Constant and continual improvement in our writing craft is essential to success. Because someday, we all hope that a reader gets to the last page of our book, closes the cover, puts it up on that top shelf in their library, and says, “That’s a keeper.”

The Beautiful Writers Workshop #20: Finding Romance in a Time of Disconnect

The world is a tense place right now and I know I’m not the only one who’s been suffering with a busy and worried mind. These days, these times, these overcrowded houses, and insecurities about the future don’t make for good bedfellows and it’s not just artists who are suffering.

A recent study revealed that fewer people are having sex. Especially in the younger age groups. A combination of the world’s current crises, economic disparity, job loss, women’s fears of sexual violence, and a general unease about the current “hook up” culture have left a great many of us feeling as though sex just isn’t worth all the hullabaloo. (Clear sign that people aren’t getting enough play time between the sheets is the uptake in old-timey language like “hullabaloo”, “horse feathers”, “fiddle faddle”, wisenheimer”, “canoodling” and “shenanigans”)

So, what better time for yours truly to have signed up for an online Romance Writers Conference this weekend, brought to us by the lovely folks at The Wordsmith Institute. Despite feeling a little ‘meh’ about love in general, my hope is that it will ignite some latent ideas that will help me finish the two or three novels that have just been sitting like cold leftovers in my fridge.

 (I should eat that before it goes bad, but I’m just not feeling like all that fiddle-faddle. I’ll make a quesadilla.)

I’m not sure how many of my writing clan out there dabbles in romance or what your current feelings are on the matter, but I think that when we are faced with a world in such serious and important chaos, the idea of a little escapism should not be dismissed too lightly. Passion comes in many forms, and when we stoke the fires of one form, we help to ignite the others. A passionate life is not just in the pursuit of justice, it is in the pursuit of love and happiness as well. And a good romance novel will follow this pursuit.

So, for today’s exercise, whether or not you write romance, I would like you to try your hand at a touch of eroticism (there’s a double meaning in there). I’m not suggesting you sit down and write your tawdriest letter to Penthouse. I don’t want to know about girth or the overused metaphors of trembling phalluses or ‘moist’ orifices. (Yuck, I think I just grossed myself out).

I want you to find the eroticism in the small details, objects, places, memories.
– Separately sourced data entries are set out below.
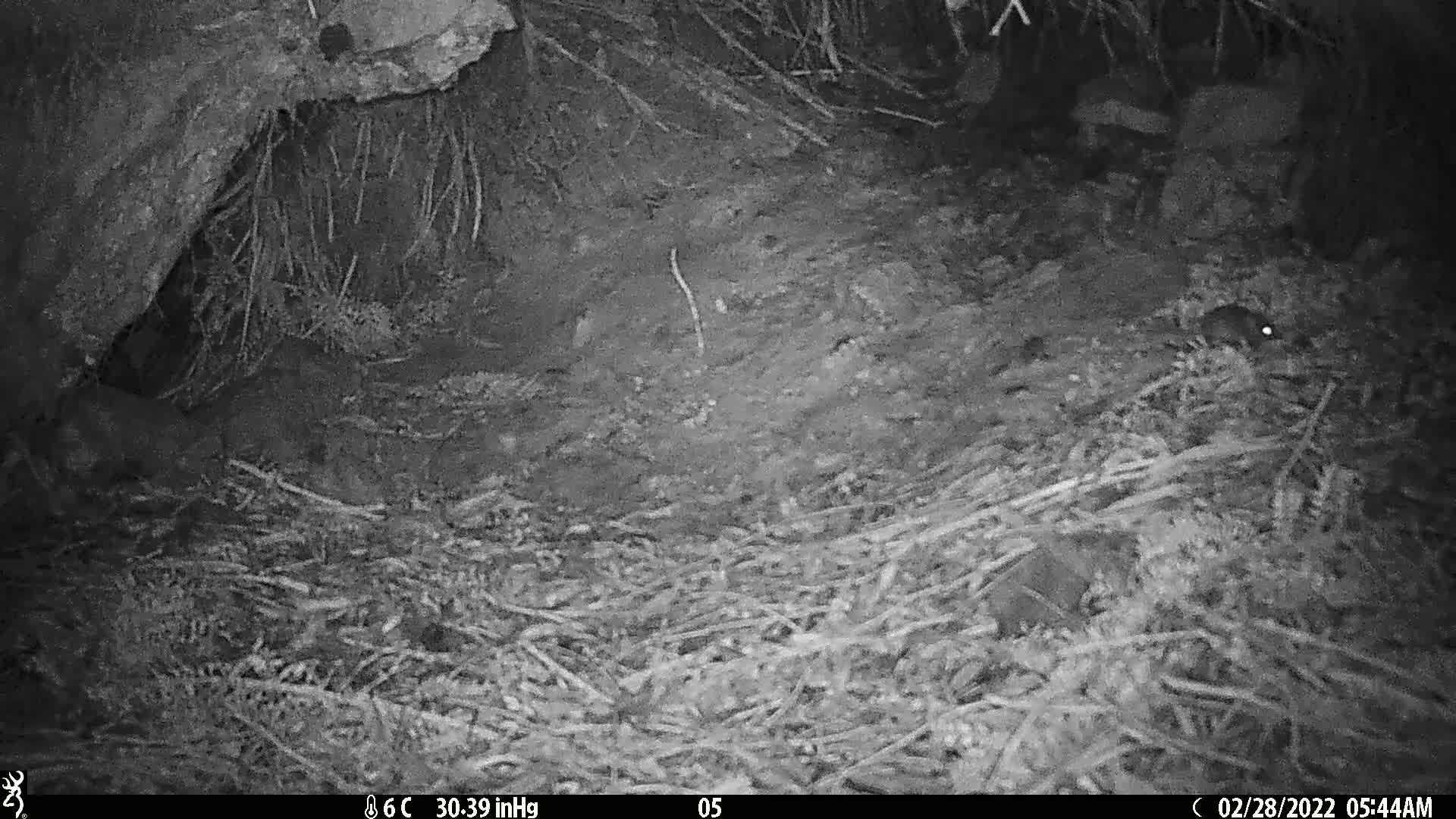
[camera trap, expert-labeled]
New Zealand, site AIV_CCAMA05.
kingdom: Animalia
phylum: Chordata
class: Mammalia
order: Rodentia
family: Muridae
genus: Mus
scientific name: Mus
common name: mouse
Eroticism is more than just what you think of when you see an eggplant emoji.

Awe, they’re canoodling! (Photo by Dainis Graveris on Pexels.com)

Take your time, focus on the minute details of moments. The way a finger plucks a grape from the vine, or how a callus feels against the small of your back. Focus on the path of a rain droplet down a leaf, the low blood-warming rumble of thunder, the smell of skin warmed by sunshine. The juice of a mango running down your wrist.

Write about those moments and observations, as if it were the world teasing you.

What makes them sensual? What makes your breath quicken?

If you need more direct inspiration, here are some great suggestions from Natalie Goldberg’s “Writing Down the Bones”:

  1. What makes you hot?
  2. Name all the sexual fruits you know? What makes them so?
  3. What do you crave when you are in love?
  4. What is the most erotic part of your body? (and please, be creative, we all know the obvious ones—reach for something more interesting—well, not literally…or yes literally–what do I care what you do in the privacy of your own home? I support however you process).
  5. Write the body as a landscape.
  6. What do you connect with? (physicality, music, touch, words: think of this similarly as how you learn. Visually, orally, auditory, by doing, by reading?)
  7. Do you remember the very first time you felt desire? When was the first time you felt erotic?

Okay! There you go, something fun to get out of the world for a minute. I hope it helps to boost your writing if not your mood. Maybe your cohabiter will even benefit from these shenanigans. As Monty Python so eloquently said: “wink, wink, nudge, nudge”.